Chong’s Vanda is a poster child of this phenomenon.
His storied rivals would have teams of portfolio managers, squads of analysts and a small army of interns. Chong, 46, trades from a plain desk in his home office with a laptop and an extra monitor. While some quants have supercomputers, his model is built on an Excel spreadsheet that crunches data supplied by a Bloomberg terminal.
“If you spend too much money in terms of infrastructure and rent, it’ll eat into your returns,” Chong said in an interview in a nearby cafe. “I only have two eyes, right, so how many screens can I look at?”
Even though his fund’s annualized volatility is a whopping 72% -- it returned 260% in 2017 only to plunge 49% the following year -- early backers have remained loyal. Vanda’s annualized returns are 39% and Chong now manages $222 million. He’s been taking steps to reduce volatility, to 40%, while still aiming to generate growth in excess of 30% a year.
It’s not just minnows that are taking risks.

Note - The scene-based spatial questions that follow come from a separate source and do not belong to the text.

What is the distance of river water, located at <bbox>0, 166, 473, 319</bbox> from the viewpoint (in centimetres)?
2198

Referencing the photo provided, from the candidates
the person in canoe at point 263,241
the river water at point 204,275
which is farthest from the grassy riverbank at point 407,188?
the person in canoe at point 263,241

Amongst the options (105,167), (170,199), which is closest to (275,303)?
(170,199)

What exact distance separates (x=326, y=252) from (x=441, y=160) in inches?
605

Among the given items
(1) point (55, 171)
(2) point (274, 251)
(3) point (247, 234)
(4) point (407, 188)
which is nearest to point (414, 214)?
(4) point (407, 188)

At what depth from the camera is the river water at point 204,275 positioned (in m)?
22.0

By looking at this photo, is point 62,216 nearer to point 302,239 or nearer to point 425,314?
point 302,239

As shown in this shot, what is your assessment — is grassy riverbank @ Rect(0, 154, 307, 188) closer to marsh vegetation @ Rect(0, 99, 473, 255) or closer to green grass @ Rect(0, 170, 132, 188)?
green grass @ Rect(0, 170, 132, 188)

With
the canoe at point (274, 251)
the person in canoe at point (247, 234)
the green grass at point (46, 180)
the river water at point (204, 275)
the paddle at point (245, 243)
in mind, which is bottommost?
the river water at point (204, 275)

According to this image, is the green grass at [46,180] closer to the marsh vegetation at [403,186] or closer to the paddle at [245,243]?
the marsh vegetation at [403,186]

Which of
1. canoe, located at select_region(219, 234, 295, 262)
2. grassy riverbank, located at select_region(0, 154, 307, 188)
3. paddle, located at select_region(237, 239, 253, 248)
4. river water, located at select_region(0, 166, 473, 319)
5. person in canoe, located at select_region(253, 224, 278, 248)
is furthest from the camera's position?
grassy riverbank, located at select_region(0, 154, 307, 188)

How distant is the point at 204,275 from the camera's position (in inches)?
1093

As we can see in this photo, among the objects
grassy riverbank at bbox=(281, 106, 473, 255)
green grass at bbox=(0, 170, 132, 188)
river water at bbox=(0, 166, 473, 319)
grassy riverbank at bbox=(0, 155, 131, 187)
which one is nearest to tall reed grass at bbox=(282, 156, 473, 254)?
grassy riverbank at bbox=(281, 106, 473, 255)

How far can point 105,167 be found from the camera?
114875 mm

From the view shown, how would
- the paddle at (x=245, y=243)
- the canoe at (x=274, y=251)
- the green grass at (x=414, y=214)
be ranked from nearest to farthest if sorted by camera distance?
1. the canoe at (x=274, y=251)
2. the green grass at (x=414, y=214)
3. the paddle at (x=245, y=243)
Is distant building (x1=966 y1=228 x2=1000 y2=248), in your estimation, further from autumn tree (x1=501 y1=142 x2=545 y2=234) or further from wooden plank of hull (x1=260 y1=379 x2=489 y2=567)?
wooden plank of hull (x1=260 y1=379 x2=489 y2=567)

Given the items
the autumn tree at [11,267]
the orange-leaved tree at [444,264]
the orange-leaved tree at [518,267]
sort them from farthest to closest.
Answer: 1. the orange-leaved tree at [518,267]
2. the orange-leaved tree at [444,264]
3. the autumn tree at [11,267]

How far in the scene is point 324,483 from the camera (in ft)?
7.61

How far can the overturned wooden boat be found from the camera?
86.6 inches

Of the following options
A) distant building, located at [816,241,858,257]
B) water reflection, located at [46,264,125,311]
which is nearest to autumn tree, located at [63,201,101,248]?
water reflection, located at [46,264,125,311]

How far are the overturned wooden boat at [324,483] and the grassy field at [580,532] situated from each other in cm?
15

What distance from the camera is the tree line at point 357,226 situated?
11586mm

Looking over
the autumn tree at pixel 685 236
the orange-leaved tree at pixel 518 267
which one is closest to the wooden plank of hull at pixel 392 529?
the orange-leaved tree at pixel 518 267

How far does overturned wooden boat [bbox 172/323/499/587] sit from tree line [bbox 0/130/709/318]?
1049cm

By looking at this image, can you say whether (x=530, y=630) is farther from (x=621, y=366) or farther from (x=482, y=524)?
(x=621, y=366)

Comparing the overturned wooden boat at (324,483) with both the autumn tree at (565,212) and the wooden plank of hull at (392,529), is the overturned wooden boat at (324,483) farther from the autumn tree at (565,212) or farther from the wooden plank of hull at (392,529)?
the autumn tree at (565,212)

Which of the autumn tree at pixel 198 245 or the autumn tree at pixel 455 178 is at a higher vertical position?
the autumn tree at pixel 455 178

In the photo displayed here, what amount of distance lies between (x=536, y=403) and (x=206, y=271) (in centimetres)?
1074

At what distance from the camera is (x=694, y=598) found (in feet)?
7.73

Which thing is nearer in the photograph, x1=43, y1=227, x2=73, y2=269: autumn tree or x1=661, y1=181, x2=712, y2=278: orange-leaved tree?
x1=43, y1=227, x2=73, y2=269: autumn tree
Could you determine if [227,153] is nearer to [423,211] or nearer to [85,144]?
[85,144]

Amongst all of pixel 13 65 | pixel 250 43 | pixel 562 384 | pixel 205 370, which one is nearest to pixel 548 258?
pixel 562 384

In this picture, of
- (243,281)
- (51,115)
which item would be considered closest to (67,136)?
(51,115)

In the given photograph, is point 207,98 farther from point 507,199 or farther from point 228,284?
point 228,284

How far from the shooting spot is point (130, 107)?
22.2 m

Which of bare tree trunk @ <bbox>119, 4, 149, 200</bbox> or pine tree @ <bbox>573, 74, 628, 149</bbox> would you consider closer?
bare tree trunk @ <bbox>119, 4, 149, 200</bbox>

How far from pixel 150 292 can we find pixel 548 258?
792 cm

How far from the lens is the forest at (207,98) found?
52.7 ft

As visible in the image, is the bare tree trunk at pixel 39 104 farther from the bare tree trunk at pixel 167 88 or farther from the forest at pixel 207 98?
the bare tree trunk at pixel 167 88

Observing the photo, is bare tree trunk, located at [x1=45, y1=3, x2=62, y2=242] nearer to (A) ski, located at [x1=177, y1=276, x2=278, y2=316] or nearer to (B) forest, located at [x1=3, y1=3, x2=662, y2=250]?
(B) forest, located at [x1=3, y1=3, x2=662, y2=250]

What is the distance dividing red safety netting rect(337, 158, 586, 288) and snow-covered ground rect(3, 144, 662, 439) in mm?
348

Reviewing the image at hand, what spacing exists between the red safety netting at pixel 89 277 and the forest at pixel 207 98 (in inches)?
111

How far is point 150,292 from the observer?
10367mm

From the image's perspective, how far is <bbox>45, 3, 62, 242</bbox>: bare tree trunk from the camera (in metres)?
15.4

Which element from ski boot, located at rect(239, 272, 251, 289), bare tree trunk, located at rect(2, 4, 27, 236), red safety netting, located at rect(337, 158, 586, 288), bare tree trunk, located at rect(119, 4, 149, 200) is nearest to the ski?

Singapore’s Quantedge Capital Pte, whose 63.1% return this year makes it one of the world’s best quant funds, manages over $2.1 billion and has almost 70 staff and more than 600 clients. It targets annualized volatility of about 30%, far higher than what many larger funds with institutional investors are willing to stomach.
School of Thought
The second thesis is that the relative illiquidity of Singapore’s stock exchange and lack of natural resources have combined with its high-pressure education system to produce smart, data-driven graduates who think globally. Almost half the country’s hedge funds have a global geographic mandate.